- _THE TASK_
Reproduce the forum thread, beginning at "Yeah... I do" and stopping after "in their household.", and swap in "2am" for "3am".

- _SOURCE PASSAGE_
I Know I Am Not Tripping.

He first said he didn't know what I was talking about and that he never texted. Then I showed it and he said he didn't know where it came from because he never text me and that it was strange. So I showed him the details and he still said he never did. I went on about him sending it, and hubby finding our friendship purely platonic. He replied it was and always has been and that he still didn't send it. I went on and on and he took out his phone and showed me the last communication we had, which was the phone call and said he thought it was strange again and he kinda went pause and silent. I went on about he could have deleted it and he was looking at me like I was crazy!:lachen:He said I was basically calling him a liar and that offended him and that was it.

So afterwards I felt like I was going crazy because I had the evidence in mine but he didn't. The conversation was cool until I told him I thought he was lying.:lachen:
Yeah he lying
 
Yeah... I do feel something is off now that I know what time it actually was sent. I'm just glad I keep my phone off at night. Explaining a text at 8am is a hell of a lot easier to explain...than one at 3am. I wish them nothing but peace in their household.
Do you plan on blocking his number?
 
Do you plan on blocking his number?

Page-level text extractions
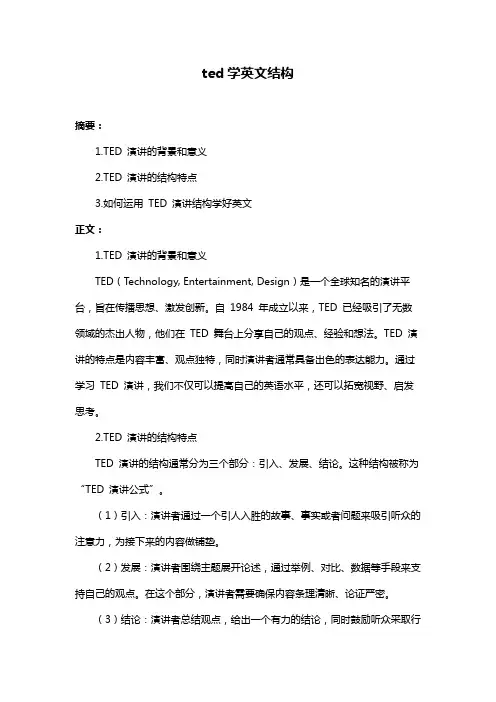 ted 学英文结构

摘要：

1.TED 演讲的背景和意义

2.TED 演讲的结构特点

3.如何运用 TED 演讲结构学好英文

正文：

1.TED 演讲的背景和意义

TED（Technology, Entertainment, Design）是一个全球知名的演讲平台，旨在传播思想、激发创新。自 1984 年成立以来，TED 已经吸引了无数领域的杰出人物，他们在 TED 舞台上分享自己的观点、经验和想法。TED 演讲的特点是内容丰富、观点独特，同时演讲者通常具备出色的表达能力。通过学习 TED 演讲，我们不仅可以提高自己的英语水平，还可以拓宽视野、启发思考。

2.TED 演讲的结构特点

TED 演讲的结构通常分为三个部分：引入、发展、结论。这种结构被称为“TED 演讲公式”。

（1）引入：演讲者通过一个引人入胜的故事、事实或者问题来吸引听众的注意力，为接下来的内容做铺垫。

（2）发展：演讲者围绕主题展开论述，通过举例、对比、数据等手段来支持自己的观点。在这个部分，演讲者需要确保内容条理清晰、论证严密。

（3）结论：演讲者总结观点，给出一个有力的结论，同时鼓励听众采取行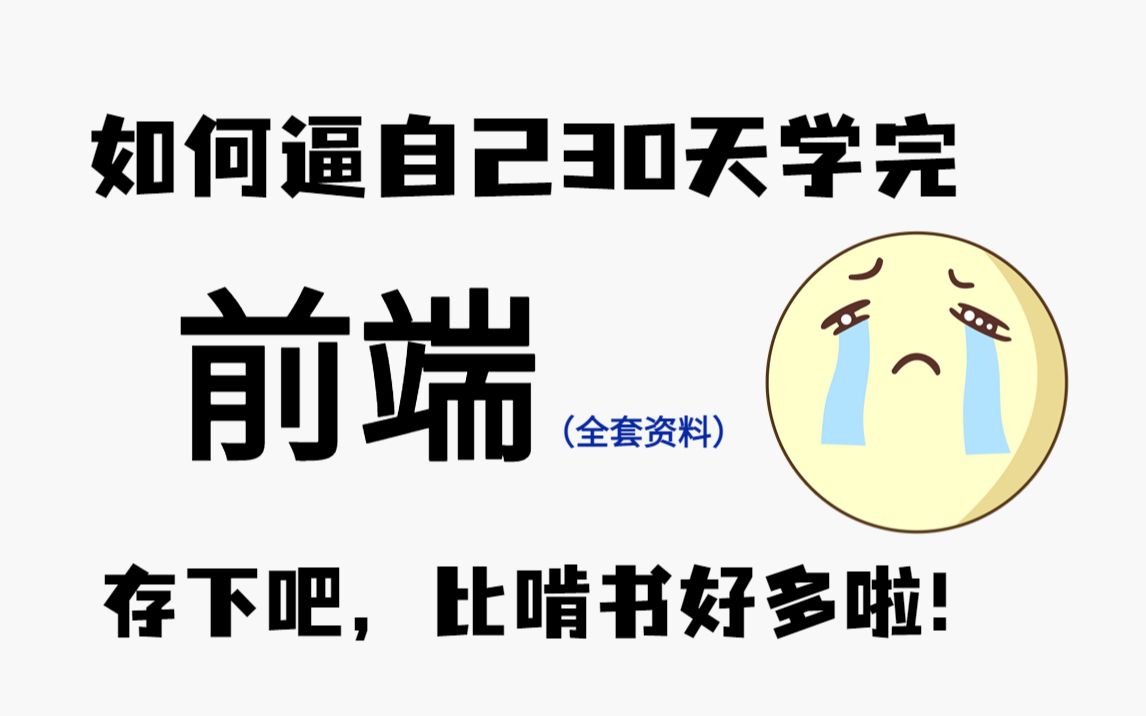 如何逼自己30天学完

前端

（全套资料）

存下吧，比啃书好多啦！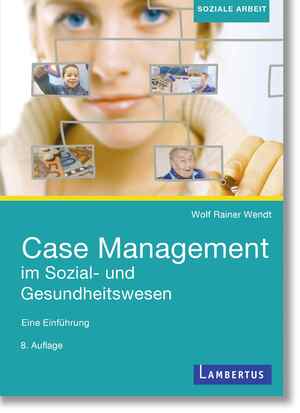 SOZIALE ARBEIT

Wolf Rainer Wendt

Case Management im Sozial- und Gesundheitswesen

Eine Einführung

8. Auflage

LAMBERTUS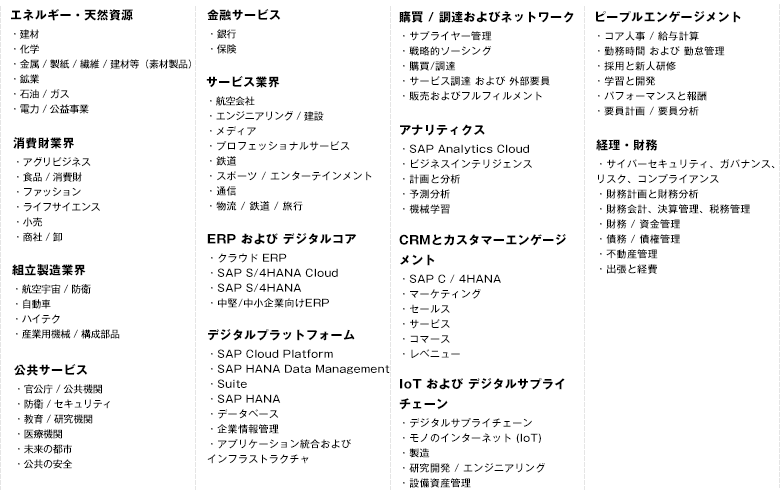 エネルギー・天然資源
・建材
・化学
・金属 / 製紙 / 繊維 / 建材等（素材製品）
・鉱業
・石油 / ガス
・電力 / 公益事業

消費財業界
・アグリビジネス
・食品 / 消費財
・ファッション
・ライフサイエンス
・小売
・商社 / 卸

組立製造業界
・航空宇宙 / 防衛
・自動車
・ハイテク
・産業用機械 / 構成部品

公共サービス
・官公庁 / 公共機関
・防衛 / セキュリティ
・教育 / 研究機関
・医療機関
・未来の都市
・公共の安全

金融サービス
・銀行
・保険

サービス業界
・航空会社
・エンジニアリング / 建設
・メディア
・プロフェッショナルサービス
・鉄道
・スポーツ / エンターテインメント
・通信
・物流 / 鉄道 / 旅行

ERP および デジタルコア
・クラウド ERP
・SAP S/4HANA Cloud
・SAP S/4HANA
・中堅/中小企業向けERP

デジタルプラットフォーム
・SAP Cloud Platform
・SAP HANA Data Management
・Suite
・SAP HANA
・データベース
・企業情報管理
・アプリケーション統合および インフラストラクチャ

購買 / 調達およびネットワーク
・サプライヤー管理
・戦略的ソーシング
・購買/調達
・サービス調達 および 外部要員
・販売およびフルフィルメント

アナリティクス
・SAP Analytics Cloud
・ビジネスインテリジェンス
・計画と分析
・予測分析
・機械学習

CRMとカスタマーエンゲージメント
・SAP C / 4HANA
・マーケティング
・セールス
・サービス
・コマース
・レベニュー

IoT および デジタルサプライチェーン
・デジタルサプライチェーン
・モノのインターネット (IoT)
・製造
・研究開発 / エンジニアリング
・設備資産管理

ピープルエンゲージメント
・コア人事 / 給与計算
・勤務時間 および 勤怠管理
・採用と新人研修
・学習と開発
・パフォーマンスと報酬
・要員計画 / 要員分析

経理・財務
・サイバーセキュリティ、ガバナンス、リスク、コンプライアンス
・財務計画と財務分析
・財務会計、決算管理、税務管理
・財務 / 資金管理
・債務 / 債権管理
・不動産管理
・出張と経費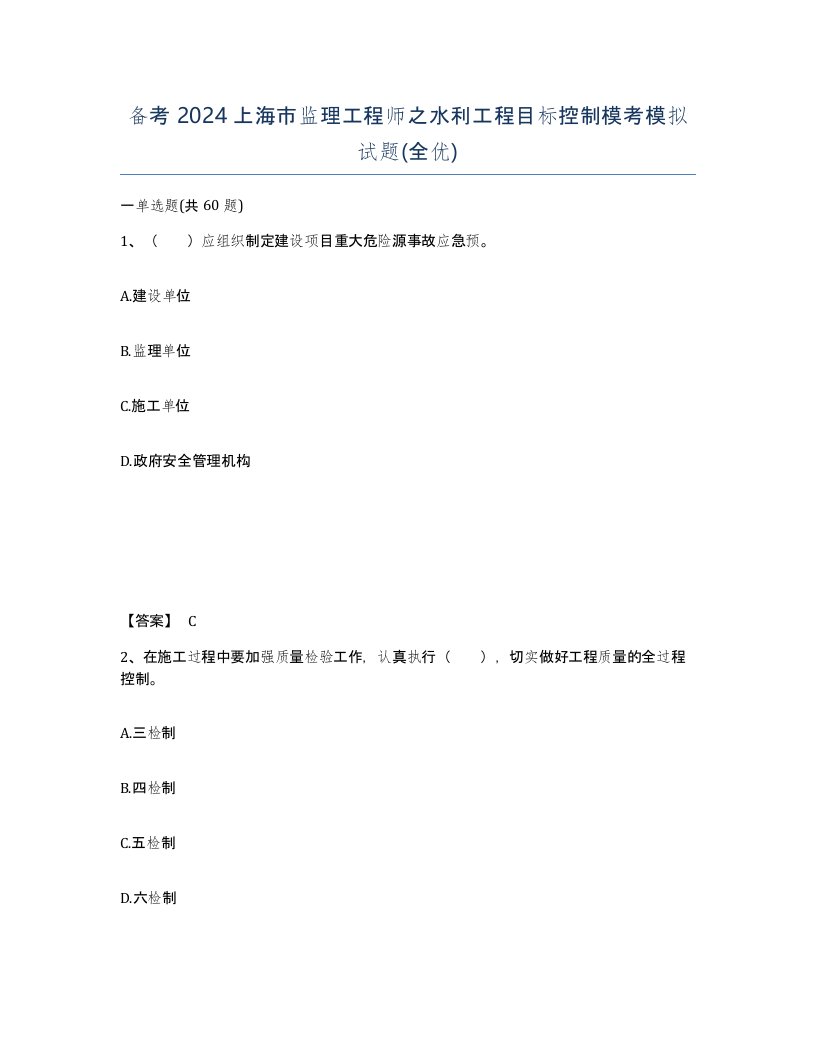 备考 2024 上海市监理工程师之水利工程目标控制模考模拟试题(全优)

一单选题(共 60 题)

1、（　）应组织制定建设项目重大危险源事故应急预。

A.建设单位

B.监理单位

C.施工单位

D.政府安全管理机构

【答案】 C

2、在施工过程中要加强质量检验工作，认真执行（　），切实做好工程质量的全过程控制。

A.三检制

B.四检制

C.五检制

D.六检制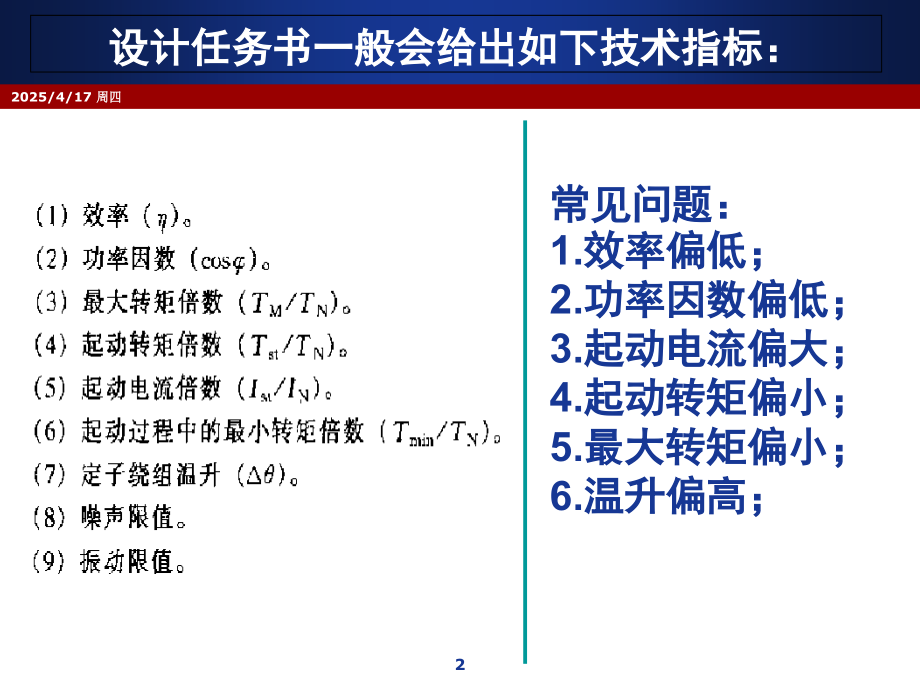 设计任务书一般会给出如下技术指标：

2025/4/17 周四

(1) 效率 ($\eta$)。
(2) 功率因数 ($\cos\varphi$)。
(3) 最大转矩倍数 ($T_M/T_N$)。
(4) 起动转矩倍数 ($T_{st}/T_N$)。
(5) 起动电流倍数 ($I_{st}/I_N$)。
(6) 起动过程中的最小转矩倍数 ($T_{min}/T_N$)。
(7) 定子绕组温升 ($\Delta\theta$)。
(8) 噪声限值。
(9) 振动限值。

常见问题：
1.效率偏低；
2.功率因数偏低；
3.起动电流偏大；
4.起动转矩偏小；
5.最大转矩偏小；
6.温升偏高；

2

- _REPLY_
Yeah... I do feel something is off now that I know what time it actually was sent. I'm just glad I keep my phone off at night. Explaining a text at 8am is a hell of a lot easier to explain...than one at 2am. I wish them nothing but peace in their household.